• **Задание 1**
Что, согласно фрагменту текста, было написано в красной книжке?
• **Задание 2**
Кратко перескажите абзац фрагмента текста, который начинается словами «У меня обновка», и сохраните его основные факты.
• **Задание 3**
Перепишите участок фрагмента текста от слов "Должно быть, Пётр" до слов "оно выглядело сейчас.", заменив "американцам" на "англичанам".

• **Фрагмент текста**
Должно быть, Пётр Ефимович и сам понял, что зашёл слишком далеко. Он замолчал, неспешно надел брюки и, протянув мне партбилет, внушительно произнёс:
- Вы с Алексеем отведите его к американцам. Пусть они его расстреляют или что хотят с ним делают.
Мы вытащили обмякшего и едва переставляющего ноги Partei из дома и, сопровождаемые хозяйкой, повели по улице. Дорогой я заглянул в красную книжку, так неосторожно оставленную хозяевами. Там чёрным по белому было написано: Национал-социалистическая рабочая партия Германии (NSDAP). Только на фотографии лицо было более молодым и не таким растерянным, как оно выглядело сейчас.
Дойдя до поворота, Алексей неожиданно охватил немца за плечи и ногой дал сильный пинок в зад. Пробежав несколько шагов, член партии шлёпнулся на землю. Этим и закончилось наше недолгое знакомство с хозяевами дома. Красную книжку мы бросили ему вслед.
Зачем мы всё это сделали? Ну, попугали хозяев, положим, с целью самообороны - это понятно. Но зачем громили квартиру? Может быть, из ненависти к немцам, из желания им насолить. Этого я не думаю - таких мыслей и чувств у нас не было. Тем более, что вначале мы и понятия не имели, кто такие хозяева дома. Скорее всего, это мы делали просто так. Именно так, как поступают дети. Да, собственно, тогда мы и были детьми. Человек, который долго живёт в неволе или служит в армии, что тоже неволя, только позолоченная, усваивает и надолго сохраняет психологию ребёнка. Это потому, что всё основное, нужное для жизни, за него решают другие. И человек привыкает сам не думать и почти ничего не решать, а только слушаться. И, в конечном счете, становится недорослем, то есть взрослым ребёнком. И совсем не важно, что у него серьёзный вид, и он умеет произносить умные слова и высказывать умные мысли, однако по большей части с чужого голоса. Основной сути это не меняет. И силёнок у него, конечно, побольше, чем у дитяти. И вот именно по этой причине, в тот момент, когда исчезает власть, серьёзные взрослые дяди обращаются в расшалившихся детей. Примеров тому много.
Бредём мы, куда глаза глядят, но как-то само собой получается, что путь наш лежит к той самой шахте. Должно быть, человека тянет к чему-то привычному и домашнему, а шахта и была нашим домом. В вихре событий о прежней жизни мы давным-давно позабыли. Прежняя жизнь представляется нереальной и в каком-то тумане.
У меня обновка. На последнем ночлеге я присвоил высокие женские ботинки. Ноги у немок большие, и ботинки оказались мне впору. Сначала было странно ходить на каблуках сантиметра четыре, но скоро привык. Зато как легко после деревянных колодок и литых резиновых сапог; ноги так сами и бегут. Долго только шнуровать до середины голени. Но когда шнурки износились, я, отрезав верха ботинок, обратил их в туфли. Виду моему, должно быть, мог позавидовать и цирковой клоун.

• **Исходные данные**
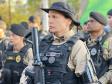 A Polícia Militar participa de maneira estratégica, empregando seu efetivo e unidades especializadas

--

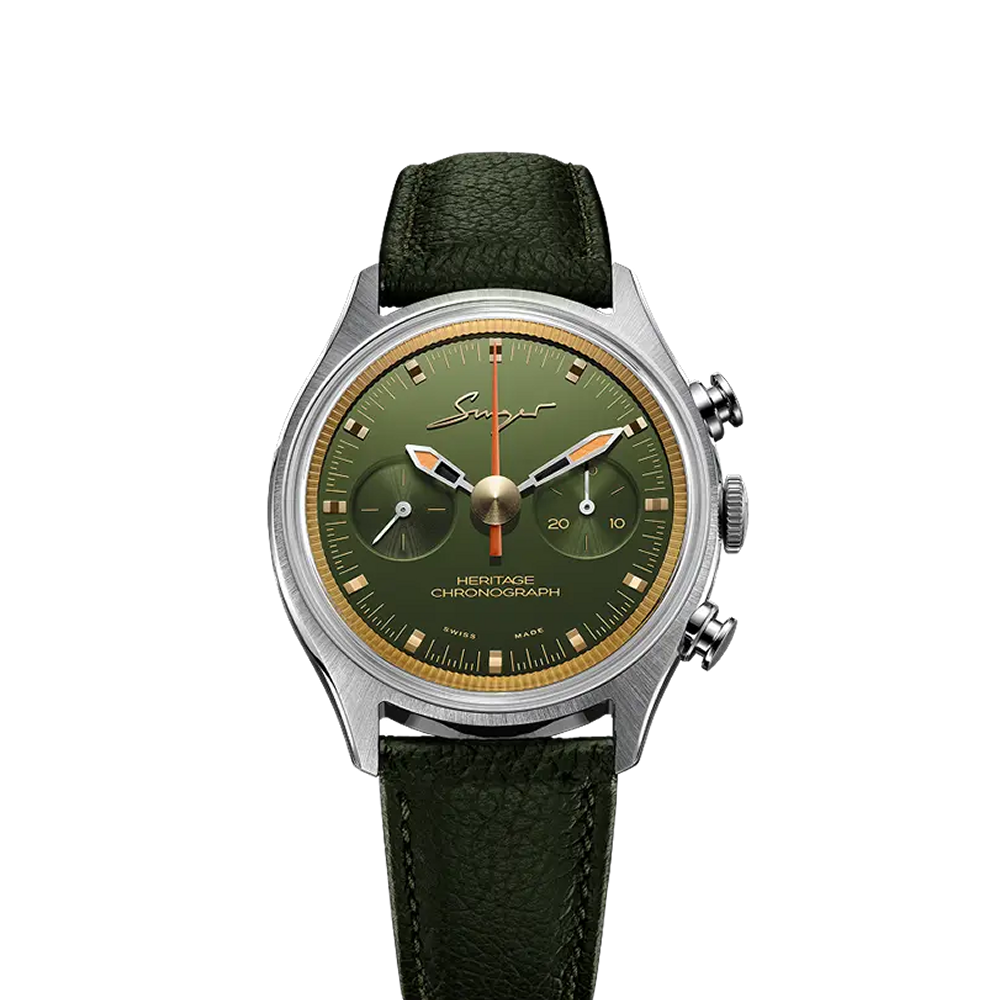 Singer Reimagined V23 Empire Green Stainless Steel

• **Ответ 1**
Национал-социалистическая рабочая партия Германии (NSDAP).

• **Ответ 2**
На последнем ночлеге я присвоил высокие женские ботинки, и они оказались мне впору. К каблукам около четырёх сантиметров я быстро привык, а после деревянных колодок и резиновых сапог ходить было легко. Неудобно было только долго шнуровать их до середины голени. Когда шнурки износились, я отрезал верх и превратил ботинки в туфли, так что выглядел, вероятно, не хуже циркового клоуна.

• **Ответ 3**
Должно быть, Пётр Ефимович и сам понял, что зашёл слишком далеко. Он замолчал, неспешно надел брюки и, протянув мне партбилет, внушительно произнёс:
- Вы с Алексеем отведите его к англичанам. Пусть они его расстреляют или что хотят с ним делают.
Мы вытащили обмякшего и едва переставляющего ноги Partei из дома и, сопровождаемые хозяйкой, повели по улице. Дорогой я заглянул в красную книжку, так неосторожно оставленную хозяевами. Там чёрным по белому было написано: Национал-социалистическая рабочая партия Германии (NSDAP). Только на фотографии лицо было более молодым и не таким растерянным, как оно выглядело сейчас.